= Problems to solve =
(A) In the CAS email, what happens to users' single sign-on sessions if the CAS server goes down and the ticket registry state is lost?
(B) Please carry the CAS email forward from its last sentence.

= Excerpt =
+-------+

Hi Luigi,

1) CAS scales well.

CAS is lightweight, such that its interaction is at time of login to 
applications and optionally at the time the single sign-on session ends, 
and otherwise doesn't do anything.  Applications aren't expected to 
check with CAS on every request; CAS isn't proxying all of an 
application's pages; etc.

CAS is an authentication broker.  It provides interactions that 
introduce a user securely to an application to establish an 
application-user session that the application is then expected to manage 
traditionally, without further bothering CAS.

So, for CAS load purposes, the question is how many of your millions of 
users will be logging in all at the same time.  Not logged in at the 
same time.  Logging in at the same time.  This allows CAS to scale well.

More logged in users also linearly increases the amount of ticket state 
CAS needs to be keeping track of on the server.  Ticket state is pretty 
small, and clustered ticket registry options allow you to abstract this 
state out of the JVM and into a database or external cluster.

2) Losing CAS server state is low-consequence

If your CAS server goes down and you lose the ticket registry state, all 
users will lose their single sign-on sessions.  This doesn't mean that 
logged in users lose access to the applications they were logged into.  
They'll have established authenticated sessions with those applications 
which users will blissfully continue to use, unaware of the CAS server 
having crashed and burned.

However, yes, you can cluster CAS and CAS ticketregistry state such that 
losing a CAS server doesn't cause a lose in ticket registry state.  This 
will maintain end-user CAS single sign-on sessions and also maintains 
the viability of valid Proxy Granting Tickets if you're using the n-tier 
delegated authentication features of CAS.

+-------+

= Material shown =
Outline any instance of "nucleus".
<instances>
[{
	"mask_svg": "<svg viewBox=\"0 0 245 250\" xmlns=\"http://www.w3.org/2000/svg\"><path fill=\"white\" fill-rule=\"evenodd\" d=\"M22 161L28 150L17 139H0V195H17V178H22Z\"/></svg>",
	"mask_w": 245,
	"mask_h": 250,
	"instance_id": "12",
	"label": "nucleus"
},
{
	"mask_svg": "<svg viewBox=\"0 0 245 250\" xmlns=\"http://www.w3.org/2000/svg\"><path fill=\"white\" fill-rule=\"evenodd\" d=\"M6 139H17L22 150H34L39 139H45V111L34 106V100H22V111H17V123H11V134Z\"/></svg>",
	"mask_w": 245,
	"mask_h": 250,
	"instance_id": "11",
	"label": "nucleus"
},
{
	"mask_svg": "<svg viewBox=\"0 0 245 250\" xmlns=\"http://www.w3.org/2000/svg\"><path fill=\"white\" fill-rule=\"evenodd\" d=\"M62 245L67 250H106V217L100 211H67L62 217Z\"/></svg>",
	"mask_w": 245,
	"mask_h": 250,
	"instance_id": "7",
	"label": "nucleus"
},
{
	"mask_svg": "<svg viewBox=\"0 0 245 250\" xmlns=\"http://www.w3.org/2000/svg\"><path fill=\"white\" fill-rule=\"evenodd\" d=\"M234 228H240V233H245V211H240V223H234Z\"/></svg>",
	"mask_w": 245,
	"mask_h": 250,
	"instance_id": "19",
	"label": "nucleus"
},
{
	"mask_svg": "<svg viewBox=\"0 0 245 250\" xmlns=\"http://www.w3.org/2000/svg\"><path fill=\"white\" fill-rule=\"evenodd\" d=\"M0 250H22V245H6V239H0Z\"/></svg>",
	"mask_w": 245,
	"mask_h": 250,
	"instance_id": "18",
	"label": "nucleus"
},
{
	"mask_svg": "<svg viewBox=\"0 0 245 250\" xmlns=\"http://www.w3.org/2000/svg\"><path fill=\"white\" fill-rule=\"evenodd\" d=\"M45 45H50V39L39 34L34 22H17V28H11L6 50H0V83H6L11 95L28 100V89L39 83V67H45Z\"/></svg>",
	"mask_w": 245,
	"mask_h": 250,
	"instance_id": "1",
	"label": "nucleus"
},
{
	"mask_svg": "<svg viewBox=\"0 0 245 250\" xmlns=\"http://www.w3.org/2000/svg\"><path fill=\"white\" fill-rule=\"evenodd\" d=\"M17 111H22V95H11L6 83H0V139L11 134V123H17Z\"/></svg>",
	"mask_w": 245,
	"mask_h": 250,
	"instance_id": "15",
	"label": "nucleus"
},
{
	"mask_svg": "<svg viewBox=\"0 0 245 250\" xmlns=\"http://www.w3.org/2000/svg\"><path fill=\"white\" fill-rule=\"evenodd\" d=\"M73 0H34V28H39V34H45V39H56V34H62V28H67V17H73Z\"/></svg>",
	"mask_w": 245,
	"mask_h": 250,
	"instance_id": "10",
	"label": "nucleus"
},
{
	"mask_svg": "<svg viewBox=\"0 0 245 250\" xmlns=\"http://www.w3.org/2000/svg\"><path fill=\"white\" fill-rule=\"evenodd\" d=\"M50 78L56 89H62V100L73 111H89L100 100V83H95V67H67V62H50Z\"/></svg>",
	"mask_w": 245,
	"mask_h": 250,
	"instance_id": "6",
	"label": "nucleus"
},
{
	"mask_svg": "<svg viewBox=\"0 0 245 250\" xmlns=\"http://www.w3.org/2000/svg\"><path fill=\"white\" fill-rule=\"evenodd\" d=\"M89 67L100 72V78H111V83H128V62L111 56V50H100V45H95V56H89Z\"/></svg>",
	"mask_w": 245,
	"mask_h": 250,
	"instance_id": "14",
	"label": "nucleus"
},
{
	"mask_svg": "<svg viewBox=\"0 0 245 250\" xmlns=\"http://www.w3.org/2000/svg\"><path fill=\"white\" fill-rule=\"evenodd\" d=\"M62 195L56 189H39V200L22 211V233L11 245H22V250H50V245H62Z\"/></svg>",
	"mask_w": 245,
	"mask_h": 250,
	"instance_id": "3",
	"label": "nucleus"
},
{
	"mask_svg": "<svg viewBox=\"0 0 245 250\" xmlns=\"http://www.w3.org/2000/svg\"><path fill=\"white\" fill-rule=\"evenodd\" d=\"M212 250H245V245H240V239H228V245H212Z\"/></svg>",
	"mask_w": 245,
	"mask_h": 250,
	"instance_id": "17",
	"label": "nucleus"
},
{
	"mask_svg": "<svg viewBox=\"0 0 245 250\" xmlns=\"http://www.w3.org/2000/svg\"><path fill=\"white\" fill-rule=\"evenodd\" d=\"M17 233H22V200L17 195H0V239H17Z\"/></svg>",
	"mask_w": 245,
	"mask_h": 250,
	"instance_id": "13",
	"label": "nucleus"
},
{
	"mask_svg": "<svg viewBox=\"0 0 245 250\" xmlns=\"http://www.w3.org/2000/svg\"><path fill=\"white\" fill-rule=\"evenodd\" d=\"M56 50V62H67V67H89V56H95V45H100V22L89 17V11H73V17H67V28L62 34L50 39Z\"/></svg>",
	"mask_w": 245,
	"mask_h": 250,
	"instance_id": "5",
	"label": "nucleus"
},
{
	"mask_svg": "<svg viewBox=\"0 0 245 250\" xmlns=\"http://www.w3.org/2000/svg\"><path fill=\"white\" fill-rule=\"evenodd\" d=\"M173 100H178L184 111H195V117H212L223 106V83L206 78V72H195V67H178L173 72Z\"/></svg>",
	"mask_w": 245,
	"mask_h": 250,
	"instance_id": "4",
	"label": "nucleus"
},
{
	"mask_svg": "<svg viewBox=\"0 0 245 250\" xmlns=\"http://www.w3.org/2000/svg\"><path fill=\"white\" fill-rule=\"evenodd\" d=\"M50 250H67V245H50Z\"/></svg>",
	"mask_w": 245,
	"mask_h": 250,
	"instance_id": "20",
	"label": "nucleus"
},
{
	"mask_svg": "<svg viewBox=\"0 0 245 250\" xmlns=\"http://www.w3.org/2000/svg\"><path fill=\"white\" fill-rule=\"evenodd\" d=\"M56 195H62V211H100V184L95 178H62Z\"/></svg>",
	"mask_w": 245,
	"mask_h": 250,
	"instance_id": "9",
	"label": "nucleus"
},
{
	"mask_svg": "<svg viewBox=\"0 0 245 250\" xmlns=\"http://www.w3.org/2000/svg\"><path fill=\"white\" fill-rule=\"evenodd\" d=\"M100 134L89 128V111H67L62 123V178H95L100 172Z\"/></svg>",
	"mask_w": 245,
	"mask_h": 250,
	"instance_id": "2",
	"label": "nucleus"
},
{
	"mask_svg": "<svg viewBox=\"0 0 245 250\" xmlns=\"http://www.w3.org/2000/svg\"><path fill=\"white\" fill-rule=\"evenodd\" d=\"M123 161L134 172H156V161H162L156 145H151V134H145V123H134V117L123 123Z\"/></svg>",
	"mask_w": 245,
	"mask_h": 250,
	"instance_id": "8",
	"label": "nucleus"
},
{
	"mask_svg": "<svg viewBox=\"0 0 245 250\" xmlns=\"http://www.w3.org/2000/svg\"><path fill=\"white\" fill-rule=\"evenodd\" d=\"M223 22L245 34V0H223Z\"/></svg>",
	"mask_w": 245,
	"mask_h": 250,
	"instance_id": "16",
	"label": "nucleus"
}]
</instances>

+-------+

= The responses =
(A) All users lose their single sign-on sessions.

(B)
CAS being unavailable is a problem, in that users cannot establish new 
logged in sessions with CAS-using applications.  It's therefore 
important to keep your CAS server service available or to be able to 
restore it quickly.  Warm spares have served some CAS adopters well.

Keeping CAS ticket registry state across a CAS server restart doesn't 
tend to be very important unless you're using proxy tickets, since 
without the proxying feature, the consequence of losing this state is 
merely that users need to present username and password again the next 
time they try to log into something via CAS.

3) High scale references


You might peruse the Jasig CAS website listing of deployments seeing if 
anything gives you confidence:

http://www.jasig.org/cas/deployments

And I hope adopters using CAS at scale will chime in on this thread.


Kind regards,

Andrew



On 11/01/2011 01:12 PM, Luigi Gianni wrote:
> I've been doing a research about Single Sign On applications to 
> implement in a few high-scale applications in Brazil, and I've landed 
> on CAS as the best option. But I still need a few specific 
> informations, and I can't find it anywhere else.
>
> 1.How is CAS scalability? The applications I work with may deal with 
> thousands maybe millions of users. How would CAS handle that?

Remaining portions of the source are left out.